Once again, the Middle East is in flames. The Islamic State (formerly the Islamic State of Iraq and Syria) is overrunning cities across Iraq and Syria. Last week, IS was on the outskirts of Erbil, the capital of Iraqi Kurdistan, and its militants were circling Iraq's Yazidi minority, threatening them with genocide. At this point, the United States belatedly decided to intervene and is currently bombing IS outposts.

The collapse of Iraq – what should in fact be called Iraq-Syria as their crises are linked – raises two important questions. The first: Why has Western strategy been so incoherent towards the region? The second: Where can Canada play a part?

Governments from Washington to Berlin have continued to back autocracy in the name of stability in the Middle East, precisely the same strategy that gave us the Gadhafis and Mubaraks of previous decades. After the Tunisian street vendor Mohammed Bouazizi lit himself on fire to protest his government's corruption, and street protests cascaded across the region, the United States decided to take a case-by-case approach that screamed confusion: Tunisia's and Egypt's revolutions were supported and Libya's rebels militarily backed while protestors in Bahrain and Syria were left at the mercy of brutal government militias.

In Syria, the West called for Assad to go but did nothing to support the Syrian opposition, which then become beholden to jihadist funding from the Gulf. Like so many revolutions before it, Syria's was hijacked by an extremist group that was better organized and better armed than all other rebel factions.

In Iraq, the West reaffirmed its support for Prime Minister Nouri al-Maliki, an imperious leader who repeatedly used his office to exclude, then target Iraq's minorities. He alienated the Kurds, threatened the Sunnis, and was in the pocket of the Iranian Revolutionary Guards, even allowing Iran to use Iraqi airspace to bolster its ally in Damascus. What Mr. Maliki represented was not federalist, republican democracy but Shiite autocracy.

All of this meant that the United States and its partners were backing Iran's man in Iraq; opposing Assad to little effect; shelving the human rights agenda in Qatar and the United Arab Emirates; and doubling-down on the alliance with Saudi Arabia. In the middle, state structures were collapsing and chasms were opening up, which the Islamic State moved to fill.

The jihadist death cult that calls itself an 'Islamic' state has amputated limbs, forced minorities to choose between conversion and death, indiscriminately killed Shiites, and taken the wives of the men they have slaughtered as brides. The word 'evil' is difficult for journalists to say, since it seems to convey intellectual simplicity. But even this word does not approach the monstrosity that is the Islamic State, an entity that can be confronted only through direct military means. There is no negotiating with IS. Either they win or we do – we being both Muslims and non-Muslims who envisage a tolerant and pluralist Middle East. To say that Western countries have an obligation to assist our friends in Kurdistan and Syria and Iraq is to recognize reality.

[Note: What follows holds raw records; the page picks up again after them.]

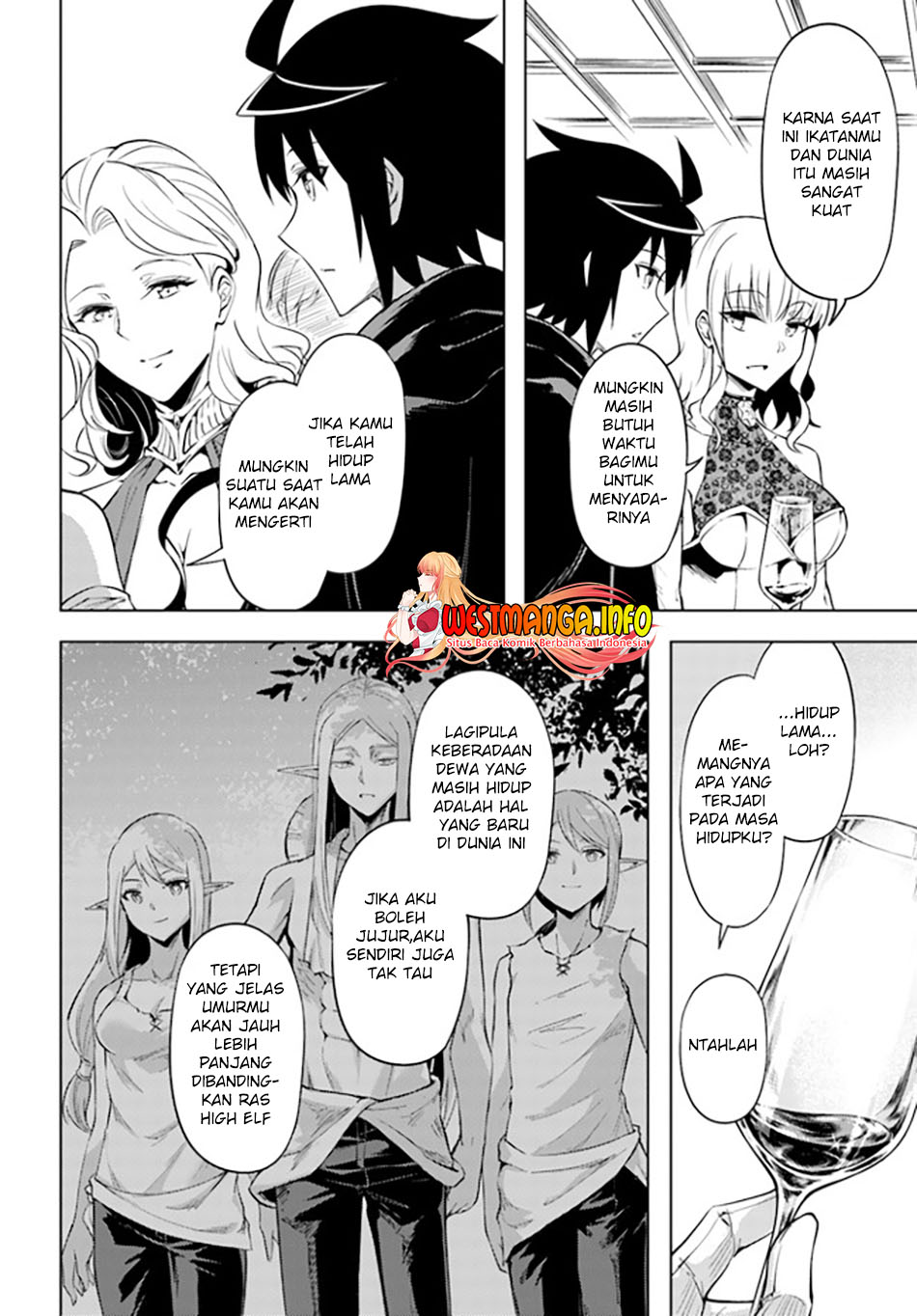 Chapter 51 - halaman 12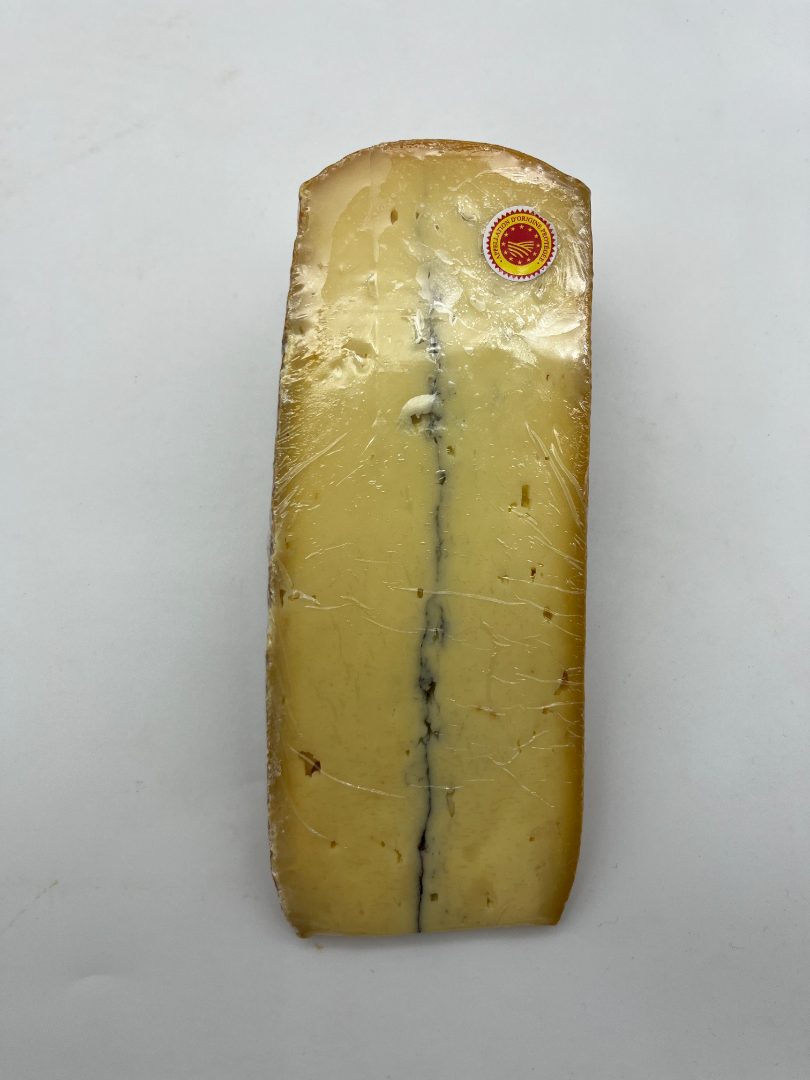 Morbier AOP fd nu 30% lc 250g cave : photo du produit rappelé le 29/01/2025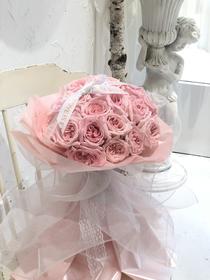 (南宁店)-迷雾情人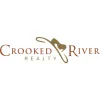 Crooked River Realty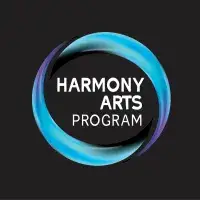 Harmony Arts Program Moose Jaw Saskatchewan Canada children theatre performing arts Cultural Centre Mae Wilson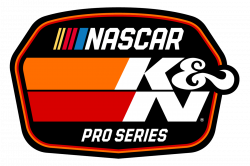 K&N Pro Series East – NASCAR Home Tracks
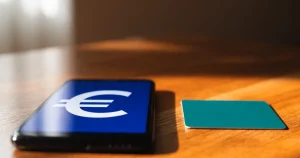 Siti di scommesse con Satispay 2026: quali accettano davvero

Canada has a role to play here and it is on refugee assistance. For decades, Canada has opened its vast borders to refugees and dissidents escaping the nightmares of totalitarianism. Today, there are almost 20,000 Iraqi refugees living within our borders, but barely 200 Syrian refugees. Many thousands more Syrian and Iraqi refugees must be allowed in and the process must be expedited. The Syrian civil war alone has displaced more than three million people who now live in squalid refugee camps; that the largest democracy in the world by physical size has only accepted 200 of them is morally contemptible.

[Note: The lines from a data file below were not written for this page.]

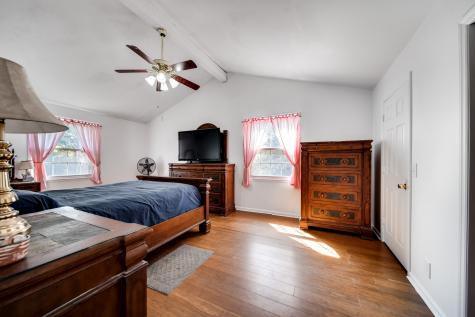 3899 Priest Lake Drive Nashville TN 37217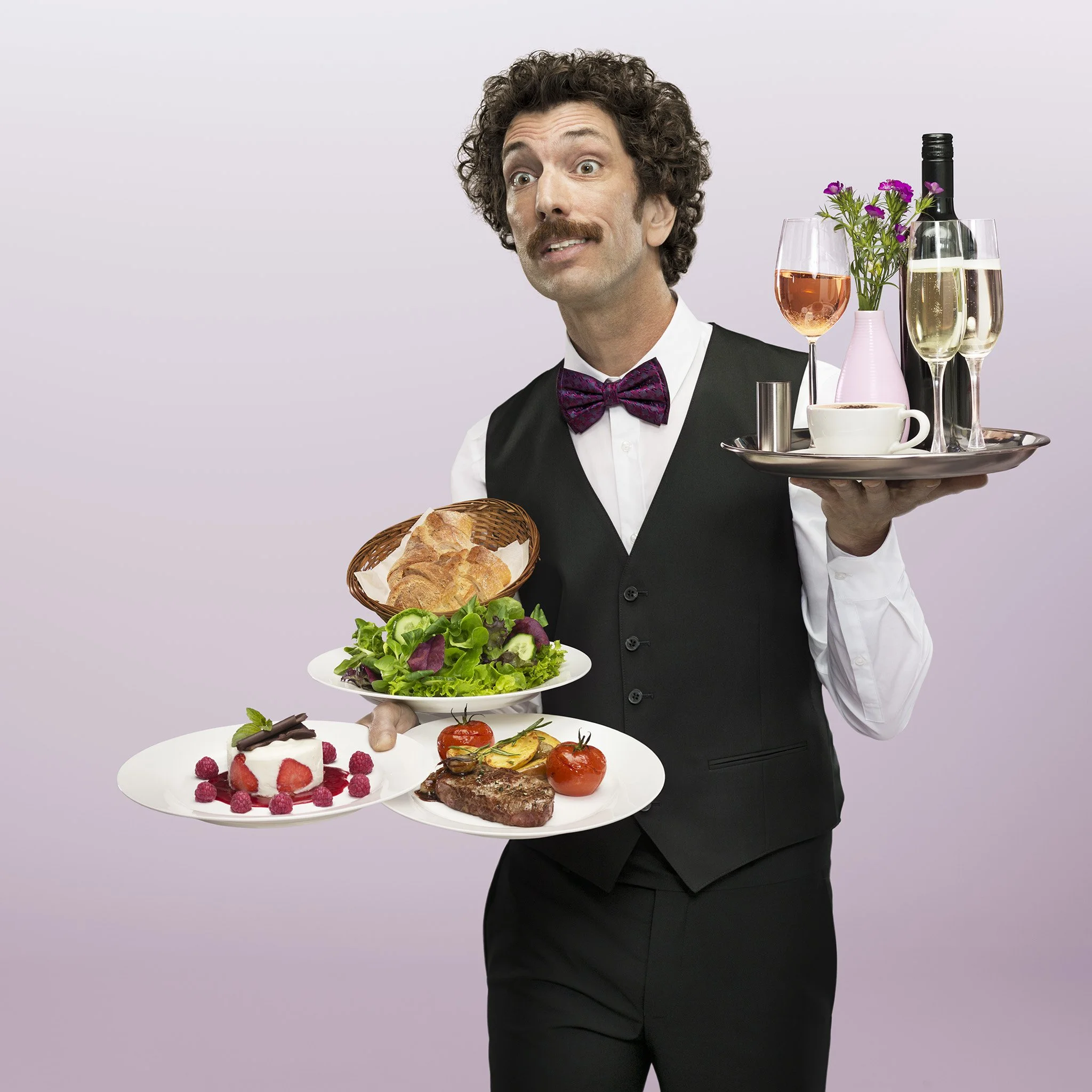 mebius_dtb_restaurant.jpg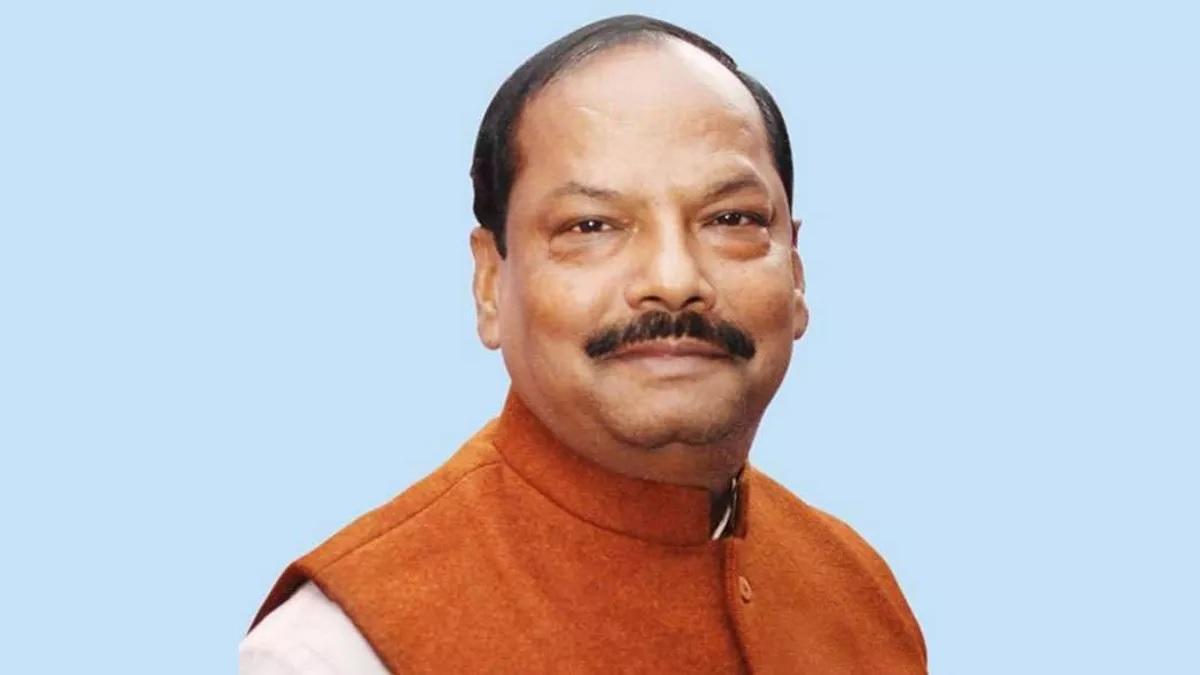 Raghubar Das Wiki, Age, Family, Education, Political Career and Net Worth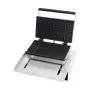 GAUFRIER 10PCS GAUFRE DE BRUXELLES - 7540.0065 - Combisteel by Combisteel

This December will mark the fourth anniversary of the beginning of the Arab Spring. Through these years, many millions of Arabs have been maimed, killed, or displaced fighting dictators Western governments supported. While the battle for democracy and individual rights will continue for decades, the sacrifice made by so many Arabs – most of them youth – must not and cannot end with a caliph named Abu Bakr al-Baghdadi.